---------- RECORDS FOR THIS EXERCISE ----------

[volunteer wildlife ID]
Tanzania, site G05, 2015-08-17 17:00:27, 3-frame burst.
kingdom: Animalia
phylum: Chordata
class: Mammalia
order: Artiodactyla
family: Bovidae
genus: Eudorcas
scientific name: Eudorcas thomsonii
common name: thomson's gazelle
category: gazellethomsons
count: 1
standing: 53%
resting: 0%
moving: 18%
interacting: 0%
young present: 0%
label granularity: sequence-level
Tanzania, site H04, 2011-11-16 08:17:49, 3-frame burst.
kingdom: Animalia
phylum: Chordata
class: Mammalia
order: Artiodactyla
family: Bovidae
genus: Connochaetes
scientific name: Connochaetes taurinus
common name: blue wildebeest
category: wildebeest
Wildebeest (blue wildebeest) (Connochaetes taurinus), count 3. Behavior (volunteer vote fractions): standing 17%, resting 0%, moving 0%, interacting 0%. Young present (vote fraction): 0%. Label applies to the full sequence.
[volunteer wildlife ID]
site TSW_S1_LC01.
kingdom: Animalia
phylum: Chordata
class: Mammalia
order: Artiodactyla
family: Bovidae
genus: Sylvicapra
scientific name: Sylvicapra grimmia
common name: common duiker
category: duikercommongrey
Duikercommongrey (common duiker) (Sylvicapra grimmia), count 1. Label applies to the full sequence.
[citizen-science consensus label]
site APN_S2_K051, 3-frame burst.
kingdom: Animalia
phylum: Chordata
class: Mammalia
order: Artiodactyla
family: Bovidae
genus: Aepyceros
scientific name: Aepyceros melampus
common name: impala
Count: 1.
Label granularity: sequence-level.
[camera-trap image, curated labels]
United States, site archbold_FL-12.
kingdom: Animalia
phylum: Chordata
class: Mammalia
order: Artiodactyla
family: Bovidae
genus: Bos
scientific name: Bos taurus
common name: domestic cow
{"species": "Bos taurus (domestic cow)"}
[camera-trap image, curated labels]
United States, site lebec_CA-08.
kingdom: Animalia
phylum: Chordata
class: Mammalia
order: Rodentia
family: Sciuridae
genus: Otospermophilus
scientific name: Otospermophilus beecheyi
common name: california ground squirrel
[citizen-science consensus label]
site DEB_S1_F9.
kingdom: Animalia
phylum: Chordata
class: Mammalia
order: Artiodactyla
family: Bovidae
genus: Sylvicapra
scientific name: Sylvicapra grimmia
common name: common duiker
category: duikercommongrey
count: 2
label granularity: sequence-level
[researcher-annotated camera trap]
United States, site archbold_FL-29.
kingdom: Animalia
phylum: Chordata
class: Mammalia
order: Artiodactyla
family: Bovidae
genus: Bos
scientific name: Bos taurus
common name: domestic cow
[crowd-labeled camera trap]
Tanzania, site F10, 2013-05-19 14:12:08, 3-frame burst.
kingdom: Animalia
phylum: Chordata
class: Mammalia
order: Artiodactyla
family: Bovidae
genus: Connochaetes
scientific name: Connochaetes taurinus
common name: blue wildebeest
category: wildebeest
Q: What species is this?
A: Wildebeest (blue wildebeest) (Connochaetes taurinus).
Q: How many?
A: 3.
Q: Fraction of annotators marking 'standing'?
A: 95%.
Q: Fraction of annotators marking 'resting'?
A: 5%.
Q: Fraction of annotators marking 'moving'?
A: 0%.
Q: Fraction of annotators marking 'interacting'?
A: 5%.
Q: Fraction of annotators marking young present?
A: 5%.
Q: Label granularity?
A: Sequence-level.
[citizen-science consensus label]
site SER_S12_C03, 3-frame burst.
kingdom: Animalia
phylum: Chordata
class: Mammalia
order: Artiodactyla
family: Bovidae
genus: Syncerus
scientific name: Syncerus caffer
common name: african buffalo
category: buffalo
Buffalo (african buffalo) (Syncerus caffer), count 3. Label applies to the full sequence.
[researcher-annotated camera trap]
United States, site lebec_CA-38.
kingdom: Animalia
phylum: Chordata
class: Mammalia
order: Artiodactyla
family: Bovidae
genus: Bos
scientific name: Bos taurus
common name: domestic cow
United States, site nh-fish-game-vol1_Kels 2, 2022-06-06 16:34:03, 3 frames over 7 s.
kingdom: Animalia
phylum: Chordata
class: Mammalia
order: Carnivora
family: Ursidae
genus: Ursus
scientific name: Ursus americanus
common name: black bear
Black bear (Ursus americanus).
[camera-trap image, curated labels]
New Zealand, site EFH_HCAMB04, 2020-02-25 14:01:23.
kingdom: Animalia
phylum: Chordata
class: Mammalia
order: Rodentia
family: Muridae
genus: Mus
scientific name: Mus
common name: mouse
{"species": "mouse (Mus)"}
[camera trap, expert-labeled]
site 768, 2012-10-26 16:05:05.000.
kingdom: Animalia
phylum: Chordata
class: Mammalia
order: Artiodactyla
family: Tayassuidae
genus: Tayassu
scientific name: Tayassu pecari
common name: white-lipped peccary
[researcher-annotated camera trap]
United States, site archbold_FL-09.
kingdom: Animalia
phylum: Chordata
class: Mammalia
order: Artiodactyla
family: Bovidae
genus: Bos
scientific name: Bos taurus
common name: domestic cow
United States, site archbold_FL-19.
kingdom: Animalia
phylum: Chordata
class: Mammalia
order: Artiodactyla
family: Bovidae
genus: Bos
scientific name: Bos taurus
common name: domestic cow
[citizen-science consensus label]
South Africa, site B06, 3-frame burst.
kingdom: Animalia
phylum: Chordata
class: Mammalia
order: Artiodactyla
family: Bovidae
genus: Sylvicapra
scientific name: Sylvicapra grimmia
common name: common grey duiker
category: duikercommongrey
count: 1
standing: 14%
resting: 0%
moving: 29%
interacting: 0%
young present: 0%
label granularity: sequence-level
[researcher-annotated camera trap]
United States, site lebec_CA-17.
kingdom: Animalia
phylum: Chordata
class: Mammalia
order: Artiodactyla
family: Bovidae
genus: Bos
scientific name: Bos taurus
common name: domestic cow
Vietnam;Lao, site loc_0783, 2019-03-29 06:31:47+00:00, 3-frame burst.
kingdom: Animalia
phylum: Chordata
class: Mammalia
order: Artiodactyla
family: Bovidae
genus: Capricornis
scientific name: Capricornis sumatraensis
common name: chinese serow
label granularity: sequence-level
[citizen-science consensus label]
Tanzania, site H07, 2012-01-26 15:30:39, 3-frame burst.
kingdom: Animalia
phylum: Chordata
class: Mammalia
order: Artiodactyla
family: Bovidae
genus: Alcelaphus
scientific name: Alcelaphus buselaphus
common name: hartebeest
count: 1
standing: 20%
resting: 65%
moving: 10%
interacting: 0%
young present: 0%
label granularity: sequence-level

----------

TASK TO CARRY OUT: Repeat exactly, and only, the run of lines from the start of the material above through the line that holds "Label granularity: sequence-level.".

ANSWER SECTION:
[volunteer wildlife ID]
Tanzania, site G05, 2015-08-17 17:00:27, 3-frame burst.
kingdom: Animalia
phylum: Chordata
class: Mammalia
order: Artiodactyla
family: Bovidae
genus: Eudorcas
scientific name: Eudorcas thomsonii
common name: thomson's gazelle
category: gazellethomsons
count: 1
standing: 53%
resting: 0%
moving: 18%
interacting: 0%
young present: 0%
label granularity: sequence-level
Tanzania, site H04, 2011-11-16 08:17:49, 3-frame burst.
kingdom: Animalia
phylum: Chordata
class: Mammalia
order: Artiodactyla
family: Bovidae
genus: Connochaetes
scientific name: Connochaetes taurinus
common name: blue wildebeest
category: wildebeest
Wildebeest (blue wildebeest) (Connochaetes taurinus), count 3. Behavior (volunteer vote fractions): standing 17%, resting 0%, moving 0%, interacting 0%. Young present (vote fraction): 0%. Label applies to the full sequence.
[volunteer wildlife ID]
site TSW_S1_LC01.
kingdom: Animalia
phylum: Chordata
class: Mammalia
order: Artiodactyla
family: Bovidae
genus: Sylvicapra
scientific name: Sylvicapra grimmia
common name: common duiker
category: duikercommongrey
Duikercommongrey (common duiker) (Sylvicapra grimmia), count 1. Label applies to the full sequence.
[citizen-science consensus label]
site APN_S2_K051, 3-frame burst.
kingdom: Animalia
phylum: Chordata
class: Mammalia
order: Artiodactyla
family: Bovidae
genus: Aepyceros
scientific name: Aepyceros melampus
common name: impala
Count: 1.
Label granularity: sequence-level.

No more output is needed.